A new feature on Albert Square is offering a fascinating glimpse into the work of the skilled craftspeople helping to repair and restore Manchester Town Hall.
The artisan studio – which literally gives a window into some of the work taking place on the Our Town Hall project – will enable the public to watch and listen as specialists carry out painstaking and intricate work while explaining what they are doing and how they forged their own careers in the built environment.
Demonstrations take place every Wednesday from 12.30pm-1.30pm up to and including Wednesday 21 December, resuming in early 2023.
First up to showcase their skills, from now until the Christmas break, are restoration and conservation experts Stone Edge. They will be explaining the story of the stone, from the quarry to its final installation in the building, as they carve ornate new pieces to replace worn and damaged stonework from the town hall.
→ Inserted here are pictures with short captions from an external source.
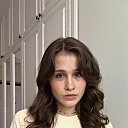  Katya, , 28  -  11  2025    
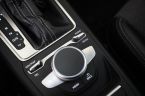 Audi Q2 - fotka číslo 24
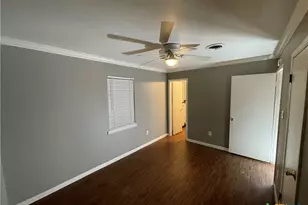 2202 Mountain Ave, Copperas Cove, TX 76522 - Photo 5
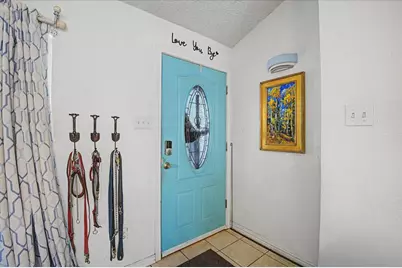 5705 Heatherglen Terrace, Fort Worth, TX 76179 - Photo 7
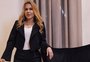 Joelma defende filha após condenação por dívida e garante que "não se trata de calote"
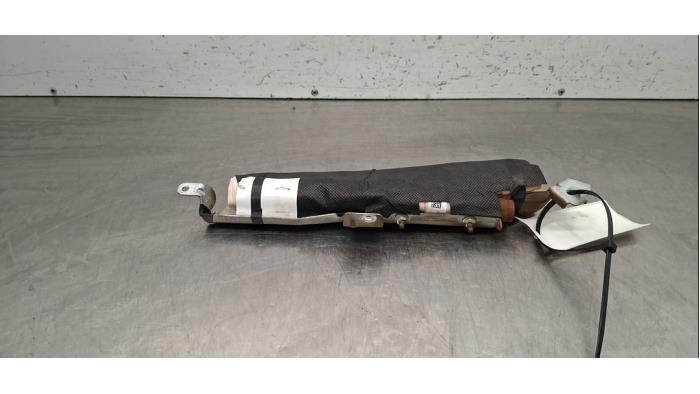 Airbag siège Volvo XC60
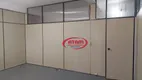 Foto 5 de Sala Comercial para alugar, 30m² em Parque Mandaqui, São Paulo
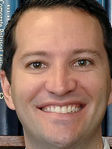 Jeffrey T. Donner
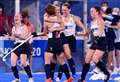 Team GB Hockey Women through to semi-finals as Suffolk-trained player scores crucial goal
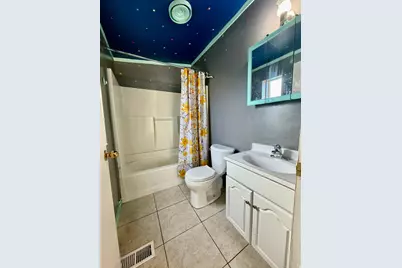 1594 W 400 S #81, Salt Lake City, UT 84104 - Photo 14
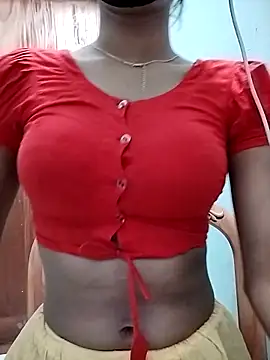 Ratri-Biswas online show from March 3, 4:13 pm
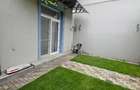 Casa de Vanzare Iancului metrou - 2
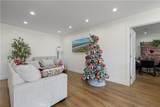 9846 Monogram Ave - Photo 6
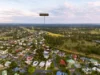 1 Thirlestane 'Ti-Ev-Olew' Terrace, Narangba, Qld 4504-Image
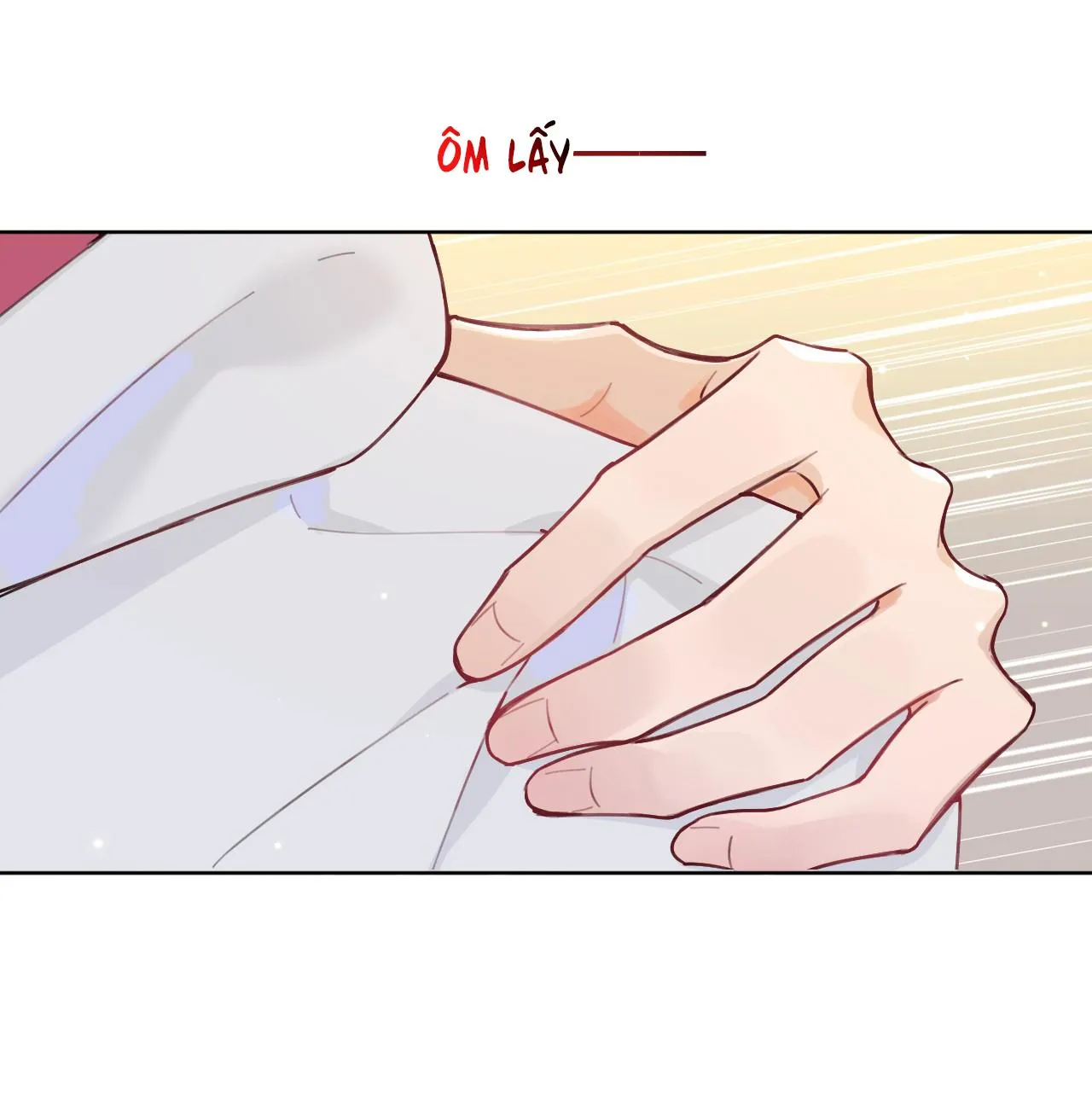 Trôi Theo Làn Sóng (END) Chapter 26 Trang 3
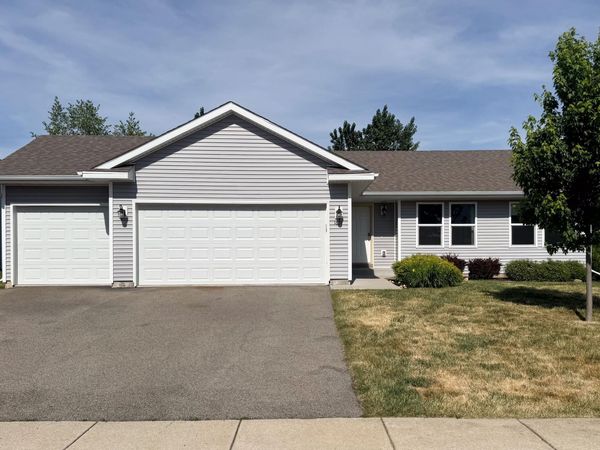 1651 Winterwheat Drive, BELVIDERE, IL 61008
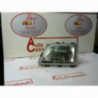 Optique avant principal gauche (feux)(phare) ROVER METRO d’occasion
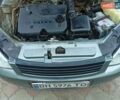 Серый ВАЗ 2170 Priora, объемом двигателя 1.6 л и пробегом 192 тыс. км за 3000 $, фото 1 на Automoto.ua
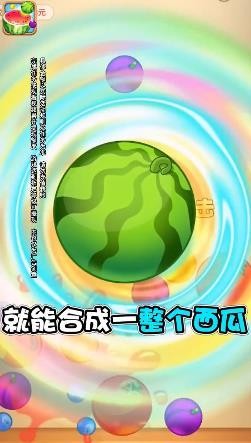 ˮԶ
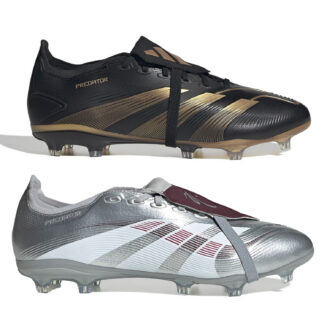 adidas Herren Predator League FT FG JB Fußballschuhe
| Sporthaus Marquardt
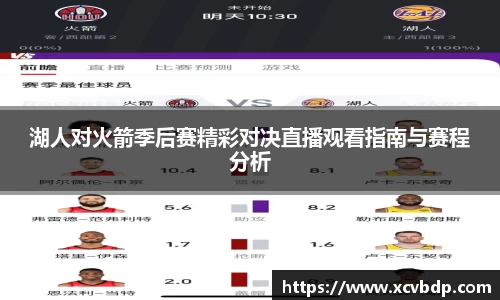 利记sbobet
Stone Edge will be followed in the New Year by craftspeople including Heritage Mosaic, who are restoring the Town Hall’s intricately designed marble piece-patterned floors.
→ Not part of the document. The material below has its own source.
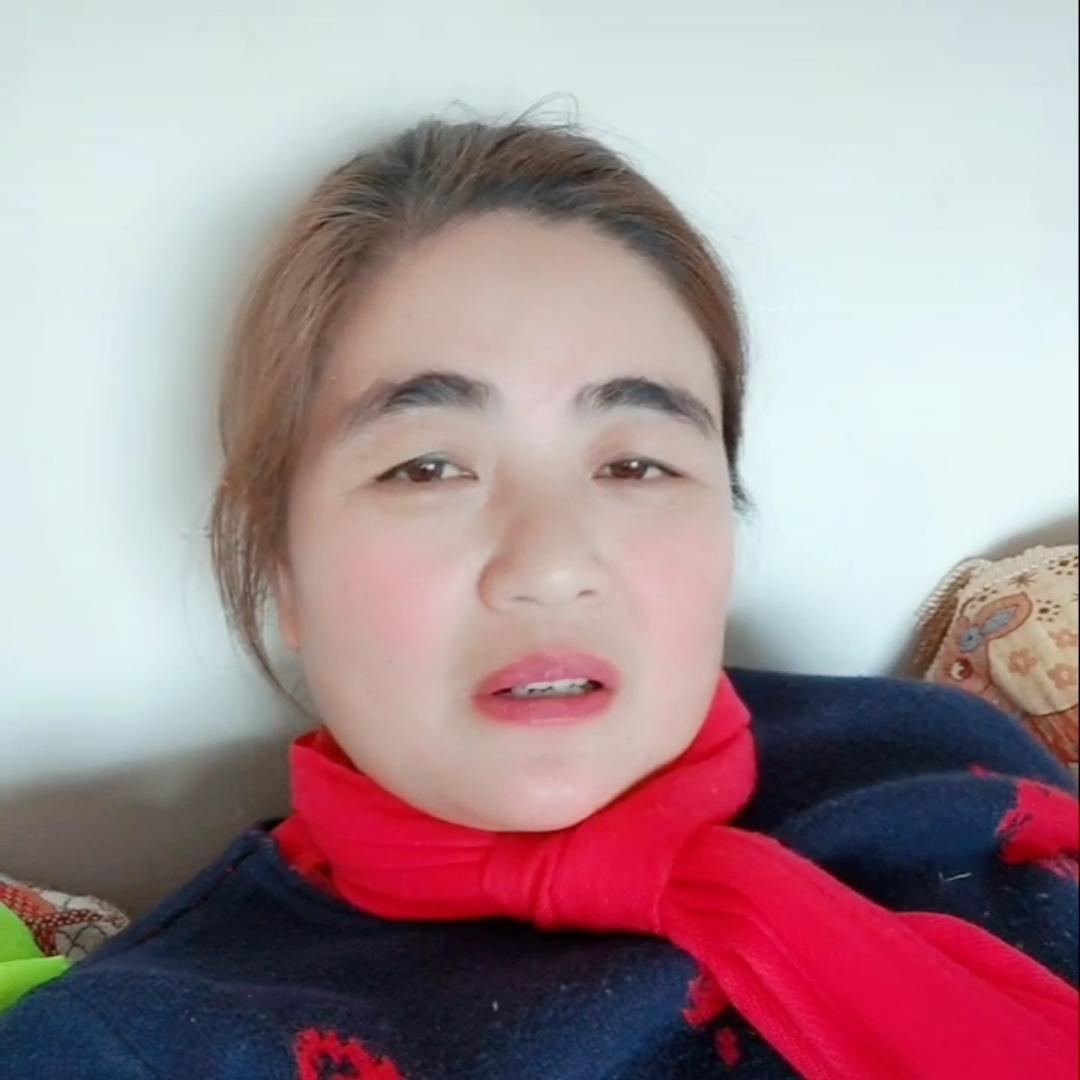 卓小伦😋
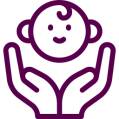 Child Care Development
As well as the obvious legacy of safeguarding the Town Hall and improving access to the building and its treasures, one of the Our Town Hall project’s key objectives is to create a legacy of skills, jobs and inspiration, which the Council are working with management contractor Lendlease to achieve. So far 237 new jobs have been created through the project, 75 apprenticeships (level two and three) - 68 of them taken up by Manchester people – and a further 48 higher level apprenticeships. This includes three apprentices taken on by Stone Edge.
Councillor Luthfur Rahman, Deputy Leader of Manchester City Council, said:
“Manchester Town Hall is a remarkable asset for the city which is being safeguarded by the largest heritage project currently underway in the UK.
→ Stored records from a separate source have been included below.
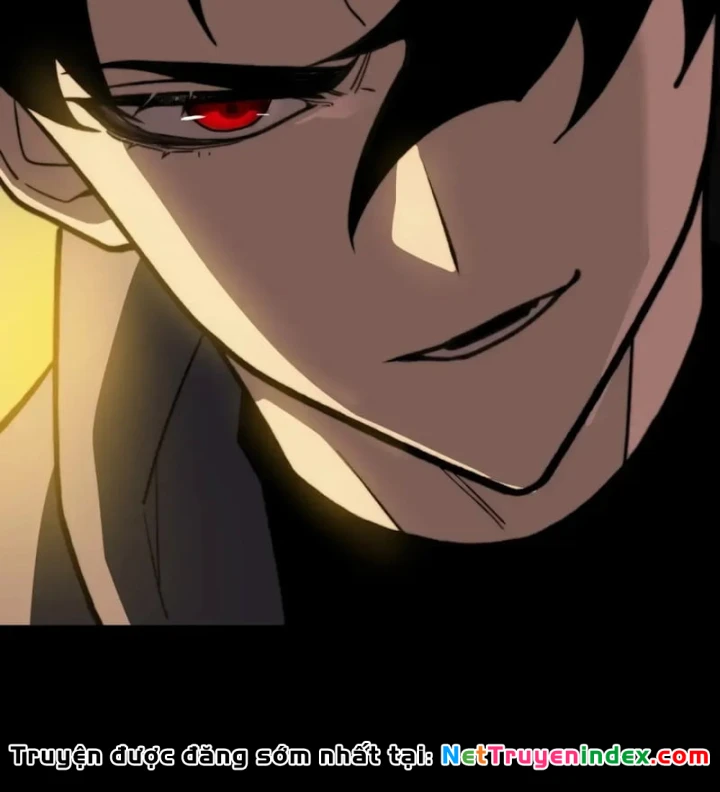 Sau Khi Chia Tay Hoa Khôi, Võ Đạo Của Ta Thẳng Tới Cấp Thần Chapter 62 - 157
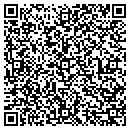 QR code with Dwyer-Sipperley Agency contacts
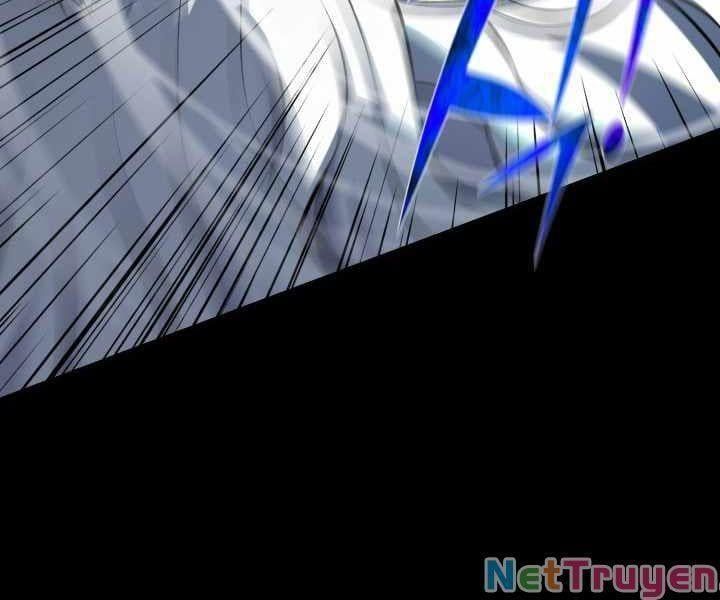 đọc truyện Luân Hồi Ác Nhân Chương 94 ảnh 73 tại Thiên Thai Truyện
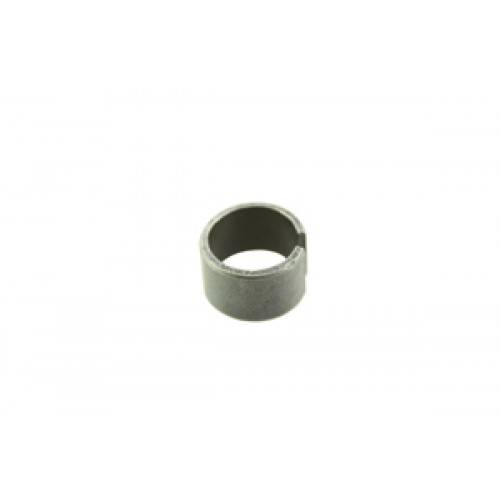 ETC8352 - Ring Dowel Head to Block 200 300TDI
“While the work has required specialist skills, it has also given us the opportunity to create a legacy by passing on those skills to a new generation – and inspiring others.
“We wanted to open up a window on this work and let people see for themselves the care, attention and expertise which are going into this huge undertaking. I’m sure the artisan studio will offer a fascinating behind-the-scenes insight.”
Richard Denneny, Director of Stone Edge, said:
“The involvement of our heritage operatives in the Our Town Hall project has been a wonderful journey so far. Through the social value initiative, we have had the opportunity to train three apprentices from the local area and provide them with unique knowledge, skills and experience in the built environment and conservation sector.
“Our first apprenticeship will be formally completed before Christmas this year which is a fantastic achievement. There aren’t many apprentices who can say they have served their time on such an important and prestigious building as Manchester Town Hall.
“The artisan studio opens up a window into our work that been underway high up on the Victorian faced and is a great opportunity for people to see first-hand the great work the masons and their apprentices have been undertaking.”
Lucille Wakins-Brazier, Head of Social Impact at Lendlease Europe, said:
“The artisan studio is a great examples of how we can provide important skilling opportunities for the existing and future workforce, helping to improve productivity and ensuring we are passing on traditional heritage skills from one generation to the next. To meet the future needs of the industry, we know we need to provide accessible learning and skilling opportunities and are committed to supporting a diverse range of entry pathways to those seeking a career in the built environment. This is a key element of our social value approach.”
The artisan studio is on Albert Square, opposite Brazennose Street.